Wednesday, 10 January 2018
Exhibit Hall 3 (ACC) (Austin, Texas)
Compared to a QPF from a deterministic model, an ensemble based QPF provides extensive information, such as forecast uncertainty and probability of heavy rain. Calibration techniques of QPF are required to improve forecast reliability and accuracy. The techniques in operation commonly include the frequency-matching method (FMM) (Zhu et al., 2015) and the probability match method (PMM) (Elbert 2001). This study proposes a new calibration method of QPF, named as the optimal percentile method (OPM), which is applied to obtain the most likely QPF outcome with assistance of the FMM and the PMM. Firstly, based on the QPF and the corresponding observation in the same time period and the same forecast lead-time, the OPM is used to calculate the threat score (TS) and the Bias score (BS) for the different ensemble percentiles, select the percentile which can obtain the highest TS from the specified range of BS, and then apply this optimal percentile value into QPF. Secondly, the percentile forecast is further calibrated by the FMM, in order to eliminate the discontinuity of QPF. Finally, the spatial distribution of QPF is adjusted with the probability match method, in order to further reduce the position prediction error of the QPF.

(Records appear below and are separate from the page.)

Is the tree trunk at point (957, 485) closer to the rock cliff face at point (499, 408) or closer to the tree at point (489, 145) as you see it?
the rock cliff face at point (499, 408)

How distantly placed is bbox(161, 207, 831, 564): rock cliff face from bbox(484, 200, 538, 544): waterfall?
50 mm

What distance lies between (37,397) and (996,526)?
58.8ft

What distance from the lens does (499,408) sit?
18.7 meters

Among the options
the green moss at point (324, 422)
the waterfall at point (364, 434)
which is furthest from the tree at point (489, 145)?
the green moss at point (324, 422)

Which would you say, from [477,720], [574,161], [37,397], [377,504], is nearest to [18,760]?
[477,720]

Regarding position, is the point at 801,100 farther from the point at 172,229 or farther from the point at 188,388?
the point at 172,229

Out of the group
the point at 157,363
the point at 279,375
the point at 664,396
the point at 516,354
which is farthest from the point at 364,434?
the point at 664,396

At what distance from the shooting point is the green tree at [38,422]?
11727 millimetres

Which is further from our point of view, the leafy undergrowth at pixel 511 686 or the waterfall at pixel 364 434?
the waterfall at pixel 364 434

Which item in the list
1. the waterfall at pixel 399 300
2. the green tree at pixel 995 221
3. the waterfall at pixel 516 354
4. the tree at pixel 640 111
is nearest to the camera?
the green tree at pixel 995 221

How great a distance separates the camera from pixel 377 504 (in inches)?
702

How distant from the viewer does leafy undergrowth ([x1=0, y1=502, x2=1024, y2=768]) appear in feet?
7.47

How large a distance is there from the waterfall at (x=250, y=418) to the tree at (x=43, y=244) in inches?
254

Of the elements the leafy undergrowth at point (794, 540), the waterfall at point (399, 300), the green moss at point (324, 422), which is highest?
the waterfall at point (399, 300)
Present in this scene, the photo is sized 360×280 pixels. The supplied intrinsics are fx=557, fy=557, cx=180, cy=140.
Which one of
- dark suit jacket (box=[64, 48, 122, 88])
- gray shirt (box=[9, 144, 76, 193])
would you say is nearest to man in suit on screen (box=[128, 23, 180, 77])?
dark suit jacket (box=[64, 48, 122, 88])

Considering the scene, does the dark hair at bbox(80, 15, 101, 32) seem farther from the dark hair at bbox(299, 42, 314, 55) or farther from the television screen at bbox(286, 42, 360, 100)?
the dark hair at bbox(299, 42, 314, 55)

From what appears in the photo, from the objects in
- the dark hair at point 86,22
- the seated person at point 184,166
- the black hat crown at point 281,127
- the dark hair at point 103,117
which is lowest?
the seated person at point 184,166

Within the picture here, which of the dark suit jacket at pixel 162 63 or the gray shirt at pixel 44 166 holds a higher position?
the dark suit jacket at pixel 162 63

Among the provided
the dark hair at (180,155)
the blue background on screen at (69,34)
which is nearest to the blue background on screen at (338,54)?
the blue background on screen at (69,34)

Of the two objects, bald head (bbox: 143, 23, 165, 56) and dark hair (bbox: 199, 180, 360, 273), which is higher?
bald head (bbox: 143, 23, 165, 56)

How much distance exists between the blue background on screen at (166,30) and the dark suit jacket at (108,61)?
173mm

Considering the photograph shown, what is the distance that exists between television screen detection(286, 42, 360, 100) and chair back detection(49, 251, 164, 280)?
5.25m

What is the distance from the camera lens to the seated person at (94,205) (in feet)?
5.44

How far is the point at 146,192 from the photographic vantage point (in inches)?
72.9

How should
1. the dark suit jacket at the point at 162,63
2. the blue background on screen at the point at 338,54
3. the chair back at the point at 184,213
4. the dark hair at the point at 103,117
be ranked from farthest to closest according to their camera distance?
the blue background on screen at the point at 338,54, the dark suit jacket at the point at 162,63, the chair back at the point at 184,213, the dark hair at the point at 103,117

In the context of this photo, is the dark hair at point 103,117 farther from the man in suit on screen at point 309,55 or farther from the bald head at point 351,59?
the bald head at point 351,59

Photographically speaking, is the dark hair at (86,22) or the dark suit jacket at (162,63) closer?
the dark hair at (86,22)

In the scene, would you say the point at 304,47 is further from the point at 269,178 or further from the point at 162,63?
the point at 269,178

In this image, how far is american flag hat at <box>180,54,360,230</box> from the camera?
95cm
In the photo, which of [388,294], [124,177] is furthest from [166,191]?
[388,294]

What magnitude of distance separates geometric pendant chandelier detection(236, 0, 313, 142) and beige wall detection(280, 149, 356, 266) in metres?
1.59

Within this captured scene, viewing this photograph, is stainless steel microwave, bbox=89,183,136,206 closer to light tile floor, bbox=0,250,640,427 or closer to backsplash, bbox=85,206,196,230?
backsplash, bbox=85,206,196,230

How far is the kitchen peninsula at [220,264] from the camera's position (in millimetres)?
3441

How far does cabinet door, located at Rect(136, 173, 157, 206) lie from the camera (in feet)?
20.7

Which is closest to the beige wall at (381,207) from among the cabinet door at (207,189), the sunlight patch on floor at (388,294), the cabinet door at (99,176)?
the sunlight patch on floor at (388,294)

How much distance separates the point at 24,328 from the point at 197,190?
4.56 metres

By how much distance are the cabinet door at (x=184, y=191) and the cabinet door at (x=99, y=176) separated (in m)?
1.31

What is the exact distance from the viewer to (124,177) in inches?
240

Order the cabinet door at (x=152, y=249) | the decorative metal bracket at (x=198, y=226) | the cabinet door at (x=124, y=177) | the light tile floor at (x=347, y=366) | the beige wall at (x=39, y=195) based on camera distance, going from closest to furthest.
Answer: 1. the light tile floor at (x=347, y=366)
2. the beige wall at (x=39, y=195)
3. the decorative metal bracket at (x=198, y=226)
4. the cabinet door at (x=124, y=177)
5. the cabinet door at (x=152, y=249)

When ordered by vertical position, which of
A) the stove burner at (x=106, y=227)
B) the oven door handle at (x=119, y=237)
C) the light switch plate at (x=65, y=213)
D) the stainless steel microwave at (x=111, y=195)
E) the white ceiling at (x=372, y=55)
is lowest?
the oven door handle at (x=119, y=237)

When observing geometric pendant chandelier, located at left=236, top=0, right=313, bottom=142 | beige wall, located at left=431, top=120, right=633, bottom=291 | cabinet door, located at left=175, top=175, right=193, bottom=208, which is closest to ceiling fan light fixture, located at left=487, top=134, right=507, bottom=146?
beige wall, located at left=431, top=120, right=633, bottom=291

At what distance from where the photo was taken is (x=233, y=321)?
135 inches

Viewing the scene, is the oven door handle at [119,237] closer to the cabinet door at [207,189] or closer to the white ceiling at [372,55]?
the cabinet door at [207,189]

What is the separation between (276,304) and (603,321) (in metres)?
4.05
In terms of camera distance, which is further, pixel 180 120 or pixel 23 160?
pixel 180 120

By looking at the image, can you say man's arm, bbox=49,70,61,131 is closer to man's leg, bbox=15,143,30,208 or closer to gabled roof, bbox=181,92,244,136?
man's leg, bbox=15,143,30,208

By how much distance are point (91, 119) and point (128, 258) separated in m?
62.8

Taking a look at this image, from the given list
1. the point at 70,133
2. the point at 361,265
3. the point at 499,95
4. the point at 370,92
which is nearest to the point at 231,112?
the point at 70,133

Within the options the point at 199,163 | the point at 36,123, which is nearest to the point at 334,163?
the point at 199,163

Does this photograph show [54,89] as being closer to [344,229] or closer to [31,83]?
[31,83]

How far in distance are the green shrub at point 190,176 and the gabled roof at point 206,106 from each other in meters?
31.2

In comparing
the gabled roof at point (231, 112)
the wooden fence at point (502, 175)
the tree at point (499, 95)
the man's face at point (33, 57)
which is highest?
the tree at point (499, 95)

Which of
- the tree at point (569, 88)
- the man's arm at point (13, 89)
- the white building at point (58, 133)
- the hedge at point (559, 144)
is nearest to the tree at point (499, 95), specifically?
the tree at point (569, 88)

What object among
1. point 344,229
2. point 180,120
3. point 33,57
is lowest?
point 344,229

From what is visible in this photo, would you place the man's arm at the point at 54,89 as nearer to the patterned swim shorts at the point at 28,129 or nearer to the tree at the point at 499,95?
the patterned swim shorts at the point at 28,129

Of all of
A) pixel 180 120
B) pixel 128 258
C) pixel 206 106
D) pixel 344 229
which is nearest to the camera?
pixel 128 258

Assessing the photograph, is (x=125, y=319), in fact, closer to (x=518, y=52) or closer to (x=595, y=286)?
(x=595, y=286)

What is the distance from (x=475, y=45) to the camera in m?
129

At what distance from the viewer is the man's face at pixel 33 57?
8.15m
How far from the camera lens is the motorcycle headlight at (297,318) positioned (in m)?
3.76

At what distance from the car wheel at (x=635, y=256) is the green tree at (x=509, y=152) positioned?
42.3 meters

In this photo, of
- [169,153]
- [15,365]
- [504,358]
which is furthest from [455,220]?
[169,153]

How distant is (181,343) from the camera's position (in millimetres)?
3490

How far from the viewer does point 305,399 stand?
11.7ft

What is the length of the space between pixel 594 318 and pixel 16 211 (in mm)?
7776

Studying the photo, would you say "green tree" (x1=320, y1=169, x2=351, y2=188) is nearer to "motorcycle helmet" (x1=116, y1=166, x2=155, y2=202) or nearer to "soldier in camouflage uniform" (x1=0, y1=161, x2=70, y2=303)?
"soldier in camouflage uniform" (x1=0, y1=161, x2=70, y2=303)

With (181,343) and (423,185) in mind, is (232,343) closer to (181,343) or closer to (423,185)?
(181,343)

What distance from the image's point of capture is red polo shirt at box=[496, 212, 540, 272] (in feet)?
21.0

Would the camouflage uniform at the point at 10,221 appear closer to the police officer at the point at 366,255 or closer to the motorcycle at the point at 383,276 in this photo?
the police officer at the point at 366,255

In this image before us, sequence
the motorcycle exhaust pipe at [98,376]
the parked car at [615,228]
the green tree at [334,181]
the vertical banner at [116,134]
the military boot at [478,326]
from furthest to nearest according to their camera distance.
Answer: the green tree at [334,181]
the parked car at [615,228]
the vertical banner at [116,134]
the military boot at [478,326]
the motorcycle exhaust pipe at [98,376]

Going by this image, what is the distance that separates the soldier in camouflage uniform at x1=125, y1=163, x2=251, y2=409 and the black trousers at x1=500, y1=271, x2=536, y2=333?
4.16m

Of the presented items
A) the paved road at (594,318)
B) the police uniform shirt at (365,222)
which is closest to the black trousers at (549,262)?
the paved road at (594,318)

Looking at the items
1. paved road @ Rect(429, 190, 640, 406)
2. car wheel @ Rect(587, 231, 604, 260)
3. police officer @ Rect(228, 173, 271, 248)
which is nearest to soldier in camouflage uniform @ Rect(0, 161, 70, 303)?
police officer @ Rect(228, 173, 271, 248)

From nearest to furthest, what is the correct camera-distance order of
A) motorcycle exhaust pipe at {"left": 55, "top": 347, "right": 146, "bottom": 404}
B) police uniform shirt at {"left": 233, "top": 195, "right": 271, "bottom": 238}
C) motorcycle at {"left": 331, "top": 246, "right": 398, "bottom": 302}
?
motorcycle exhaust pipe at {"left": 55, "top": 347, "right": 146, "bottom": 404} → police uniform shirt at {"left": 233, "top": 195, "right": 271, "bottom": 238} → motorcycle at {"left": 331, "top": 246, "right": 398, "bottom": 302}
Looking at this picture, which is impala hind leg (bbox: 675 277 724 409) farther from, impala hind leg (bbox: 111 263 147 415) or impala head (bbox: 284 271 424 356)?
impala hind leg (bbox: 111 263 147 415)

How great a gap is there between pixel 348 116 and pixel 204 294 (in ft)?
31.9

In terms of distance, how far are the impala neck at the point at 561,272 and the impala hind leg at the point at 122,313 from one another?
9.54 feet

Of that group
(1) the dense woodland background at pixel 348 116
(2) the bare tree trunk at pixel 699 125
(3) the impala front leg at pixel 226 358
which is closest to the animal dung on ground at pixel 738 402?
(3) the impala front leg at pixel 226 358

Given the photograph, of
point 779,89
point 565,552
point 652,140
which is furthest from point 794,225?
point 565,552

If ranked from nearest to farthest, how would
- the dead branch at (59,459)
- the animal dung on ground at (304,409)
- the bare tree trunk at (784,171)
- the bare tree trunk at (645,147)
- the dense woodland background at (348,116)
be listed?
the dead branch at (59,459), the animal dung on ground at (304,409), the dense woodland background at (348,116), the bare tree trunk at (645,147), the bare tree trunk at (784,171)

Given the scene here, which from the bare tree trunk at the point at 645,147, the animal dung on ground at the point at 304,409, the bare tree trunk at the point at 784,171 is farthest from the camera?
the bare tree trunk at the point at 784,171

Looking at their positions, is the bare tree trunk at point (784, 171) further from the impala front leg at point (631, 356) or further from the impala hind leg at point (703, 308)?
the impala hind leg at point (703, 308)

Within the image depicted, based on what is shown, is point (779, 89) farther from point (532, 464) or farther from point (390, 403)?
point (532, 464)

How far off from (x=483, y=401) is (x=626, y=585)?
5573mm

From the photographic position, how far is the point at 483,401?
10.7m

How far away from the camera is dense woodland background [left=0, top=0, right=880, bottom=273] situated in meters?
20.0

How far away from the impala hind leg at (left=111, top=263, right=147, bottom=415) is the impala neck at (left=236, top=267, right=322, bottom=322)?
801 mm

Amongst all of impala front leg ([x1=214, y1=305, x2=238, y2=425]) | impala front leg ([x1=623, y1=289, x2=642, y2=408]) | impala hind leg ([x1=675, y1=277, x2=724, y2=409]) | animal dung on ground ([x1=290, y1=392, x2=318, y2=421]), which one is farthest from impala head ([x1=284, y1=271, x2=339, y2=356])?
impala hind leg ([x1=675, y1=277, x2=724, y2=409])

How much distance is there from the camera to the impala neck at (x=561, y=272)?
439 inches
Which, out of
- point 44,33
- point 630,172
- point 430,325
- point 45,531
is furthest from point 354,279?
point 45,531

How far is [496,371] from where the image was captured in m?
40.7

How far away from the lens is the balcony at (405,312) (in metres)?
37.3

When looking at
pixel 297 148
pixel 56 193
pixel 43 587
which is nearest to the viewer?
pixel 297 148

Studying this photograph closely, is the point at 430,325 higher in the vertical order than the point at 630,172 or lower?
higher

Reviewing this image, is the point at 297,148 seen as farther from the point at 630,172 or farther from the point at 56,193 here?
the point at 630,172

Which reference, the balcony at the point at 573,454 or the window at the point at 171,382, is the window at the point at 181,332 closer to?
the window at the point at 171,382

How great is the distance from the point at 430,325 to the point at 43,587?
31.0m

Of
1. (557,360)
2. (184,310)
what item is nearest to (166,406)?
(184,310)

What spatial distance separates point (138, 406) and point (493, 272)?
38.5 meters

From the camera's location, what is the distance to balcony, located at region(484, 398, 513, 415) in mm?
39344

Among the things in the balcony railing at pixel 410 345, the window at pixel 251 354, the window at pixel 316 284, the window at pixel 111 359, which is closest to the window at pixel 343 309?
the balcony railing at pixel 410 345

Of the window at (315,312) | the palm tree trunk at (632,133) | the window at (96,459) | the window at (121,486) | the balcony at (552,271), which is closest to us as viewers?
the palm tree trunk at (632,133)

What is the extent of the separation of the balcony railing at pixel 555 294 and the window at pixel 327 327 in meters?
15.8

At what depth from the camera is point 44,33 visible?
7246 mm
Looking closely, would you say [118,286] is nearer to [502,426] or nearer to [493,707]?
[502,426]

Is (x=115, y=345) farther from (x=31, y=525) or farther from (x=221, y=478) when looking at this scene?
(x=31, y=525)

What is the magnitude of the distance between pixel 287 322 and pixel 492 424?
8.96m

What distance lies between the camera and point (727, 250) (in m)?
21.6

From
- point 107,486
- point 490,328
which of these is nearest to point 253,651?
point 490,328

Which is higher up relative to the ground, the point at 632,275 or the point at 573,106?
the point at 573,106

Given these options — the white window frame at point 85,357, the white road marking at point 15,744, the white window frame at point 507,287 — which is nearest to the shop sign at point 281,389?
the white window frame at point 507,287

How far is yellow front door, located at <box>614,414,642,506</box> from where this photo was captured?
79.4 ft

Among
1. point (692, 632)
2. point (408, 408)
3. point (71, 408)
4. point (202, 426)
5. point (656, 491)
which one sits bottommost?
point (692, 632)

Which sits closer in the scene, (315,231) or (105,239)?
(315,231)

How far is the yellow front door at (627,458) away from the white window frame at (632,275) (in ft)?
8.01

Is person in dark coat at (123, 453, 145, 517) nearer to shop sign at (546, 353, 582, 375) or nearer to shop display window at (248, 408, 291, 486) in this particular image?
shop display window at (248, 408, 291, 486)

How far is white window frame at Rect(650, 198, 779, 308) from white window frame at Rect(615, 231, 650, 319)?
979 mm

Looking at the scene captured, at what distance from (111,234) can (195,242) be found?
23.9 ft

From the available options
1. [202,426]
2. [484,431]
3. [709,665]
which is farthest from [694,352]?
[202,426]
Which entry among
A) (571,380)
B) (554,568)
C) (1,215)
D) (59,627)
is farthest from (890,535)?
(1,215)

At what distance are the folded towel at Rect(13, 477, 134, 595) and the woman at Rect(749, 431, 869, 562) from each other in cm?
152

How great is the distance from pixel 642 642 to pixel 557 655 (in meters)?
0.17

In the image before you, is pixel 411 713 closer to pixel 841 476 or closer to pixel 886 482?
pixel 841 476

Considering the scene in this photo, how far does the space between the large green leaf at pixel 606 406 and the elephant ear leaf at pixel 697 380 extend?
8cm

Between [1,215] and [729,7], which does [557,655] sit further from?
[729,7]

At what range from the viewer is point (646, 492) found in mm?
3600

In the context of 2011-2014 ECMWF ensemble based PQPF and corresponding in-site observation over China, the optimal percentiles for different forecast hours are calculated and then applied to the QPF of 2015 summer rainfall. The result shows that TS scores for the heavy rain of 12-36 hour forecast (≥50 mm / day) can be improved from 0.166 (best TS from deterministic forecast) to 0.206, which is also higher than the FMM and PMM alone. The improvement is significant for medium-range forecast of all thresholds, with TS increased by 47.4% for 132-156 hours lead-time for heavy rain. Additionally, the OPM has reduced the amount of false alarm as appropriate. The cases show that the OPM can improve the QPF in the following aspects: 1) to enhance the precipitation amount effectively, or to expand the heavy precipitation area when the uncertainty is large.; 2) to capture the possible occurrence of heavy rainfall events, and indicate the most likely location (especially for medium and long range forecasts); 3) to predict the strong precipitation area that is missing from the deterministic forecast; and 4) to provide valuable correction for heavy rainfall location.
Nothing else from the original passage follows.